Подойдя к «Ключу», он заметил там признаки бурной деятельности. В воздухе висел запах гари. Время от времени к подсвеченному небу поднимался язык пламени – безжалостный огонь пожирал очередную балку или половицу. Альфи съежился в зарослях у дороги и стал наблюдать. Два часа промелькнули как один миг; он даже рот разинул, так ему было интересно. Пожарные словно вышли из компьютерной игры про героев, в которую обожал играть Альфи. В форме и шлемах, они что-то кричали, предупреждая друг друга об опасности. Потом они размотали шланги, и в пламя полетели тугие струи воды. Когда обгорелые останки верхнего этажа рухнули вниз и к небу взметнулся сноп золотистых искр, Альфи пришлось прижать обе ладони ко рту, чтобы не завопить от восторга. Шипела вода, горячие угли потрескивали и плевались, как загнанные в угол дикие звери. Угольки падали на горячую каменную кладку, вверх, смешиваясь с дымом, поднимался пар. Альфи наблюдал за происходящим, забыв обо всем на свете. Пылающие угли летали через дорогу, как снаряды. Пахло, как в ночь Гая Фокса1. Не чувствуя тесноты своего убежища, скрючившись в неудобной позе, Альфи неотрывно следил за работой пожарных.

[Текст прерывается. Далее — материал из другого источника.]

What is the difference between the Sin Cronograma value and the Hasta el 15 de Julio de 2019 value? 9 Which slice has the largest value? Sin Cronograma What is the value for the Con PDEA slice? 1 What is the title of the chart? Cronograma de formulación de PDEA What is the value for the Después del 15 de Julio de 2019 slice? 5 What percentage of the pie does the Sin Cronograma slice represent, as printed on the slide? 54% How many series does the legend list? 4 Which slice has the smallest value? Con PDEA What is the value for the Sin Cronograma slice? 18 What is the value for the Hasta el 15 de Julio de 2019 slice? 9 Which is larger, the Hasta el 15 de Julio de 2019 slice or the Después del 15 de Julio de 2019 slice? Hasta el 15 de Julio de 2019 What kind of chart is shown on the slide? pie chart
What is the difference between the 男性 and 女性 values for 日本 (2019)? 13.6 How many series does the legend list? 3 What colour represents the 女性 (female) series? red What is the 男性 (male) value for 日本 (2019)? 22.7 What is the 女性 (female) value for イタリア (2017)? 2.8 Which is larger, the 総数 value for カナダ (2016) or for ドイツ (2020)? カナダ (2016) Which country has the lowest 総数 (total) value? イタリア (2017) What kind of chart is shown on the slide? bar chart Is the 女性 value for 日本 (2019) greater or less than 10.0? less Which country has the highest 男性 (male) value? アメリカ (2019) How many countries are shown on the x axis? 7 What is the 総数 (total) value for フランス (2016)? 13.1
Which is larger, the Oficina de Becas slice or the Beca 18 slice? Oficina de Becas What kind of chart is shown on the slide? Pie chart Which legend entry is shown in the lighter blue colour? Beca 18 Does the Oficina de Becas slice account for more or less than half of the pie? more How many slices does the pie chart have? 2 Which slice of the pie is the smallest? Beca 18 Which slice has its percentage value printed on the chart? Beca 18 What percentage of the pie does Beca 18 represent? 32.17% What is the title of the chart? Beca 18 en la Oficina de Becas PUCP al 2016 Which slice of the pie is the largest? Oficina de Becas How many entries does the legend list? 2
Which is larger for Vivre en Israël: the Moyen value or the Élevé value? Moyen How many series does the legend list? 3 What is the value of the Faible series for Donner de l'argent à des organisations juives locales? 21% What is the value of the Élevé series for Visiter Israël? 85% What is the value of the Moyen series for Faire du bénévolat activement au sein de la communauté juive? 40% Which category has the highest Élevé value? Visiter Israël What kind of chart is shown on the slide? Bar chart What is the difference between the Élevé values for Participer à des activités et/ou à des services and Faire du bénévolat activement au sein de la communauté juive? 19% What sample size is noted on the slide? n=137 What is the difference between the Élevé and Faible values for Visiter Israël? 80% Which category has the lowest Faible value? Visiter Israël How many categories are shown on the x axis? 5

Потом приехала первая патрульная машина с двумя констеблями в форме, и веселье закончилось. Увидев стражей порядка, Альфи понял: пора сматываться. В местном участке он был частым гостем. К тому же физиономия одного из копов показалась ему знакомой. Тот сразу его узнает, если увидит, и не успеет Альфи глазом моргнуть, как его обвинят в поджоге. Альфи считал, что все полицейские одинаковы: хватают первого, чье лицо кажется им знакомым, и стараются пришить ему все, что только можно. Ничего, проверить силки можно и завтра. Альфи с трудом выполз из своего убежища, потянулся, разминая затекшие конечности, и заспешил домой напрямик, через поле, радуясь: ему теперь есть что рассказать! Если бы он подождал еще чуть-чуть и увидел, как выносят труп, его рассказ стал бы еще занимательнее.